Crews were on their way to fight a fire reported Monday in the Taylor Fork area of the Custer Gallatin National Forest between Big Sky and West Yellowstone. 

The Shedhorn fire is estimated at about 64 acres. It was burning timber and grassland, Forest Service spokesperson Marna Daley said Monday evening.

The fire is in steep and rocky terrain at the head of the Taylor Fork drainage. 

The fire was reported around 4 p.m. Monday, although when the fire started is still unclear.

Several engines were on route to the fire, Daley said just before 5:30 p.m.

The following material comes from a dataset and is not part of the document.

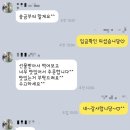 농부네 | 2025.섬마을농부네 한라봉 후기모음❤️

Ground resources were hiking in on Monday night, according to an updated press release sent just before 8 p.m. 

A helicopter and air tankers were not able to respond Monday because of a drone flying in the area, according to a Facebook post from the Custer Gallatin National Forest.

Drones flying near wildfires can be a danger to firefighters, according to the forest service, and can force helicopters and other aircrafts to leave the area.

The fire was burning near the Upper Tumbledown Creek, in the upper end of the Taylor Fork drainage, according to the release.

No structures were threatened by the fire, according to the release, although there were buildings within about five miles of the fire start. 

The fire was reported on Monday by members of the public, Daley said. 

The cause of the fire is still unknown and under investigation.

The National Weather Service had put a red flag warning for fire weather in place for Gallatin County until 9 p.m. Monday. The warning said low humidity, warm temperatures, strong winds and a wind shift could create erratic fire behavior and new fire starts.

Warm and dry conditions are anticipated Tuesday, according to the Forest Service. Strong, gusty winds are expected to bring in cooler temperatures midweek. 

As of Monday afternoon, the state had 11 large, active fires, not including the Shedhorn fire. Since the first of the year, there have been more than 2,440 fire starts in Montana, according to the governor's office.  

This story will be updated as more information becomes available.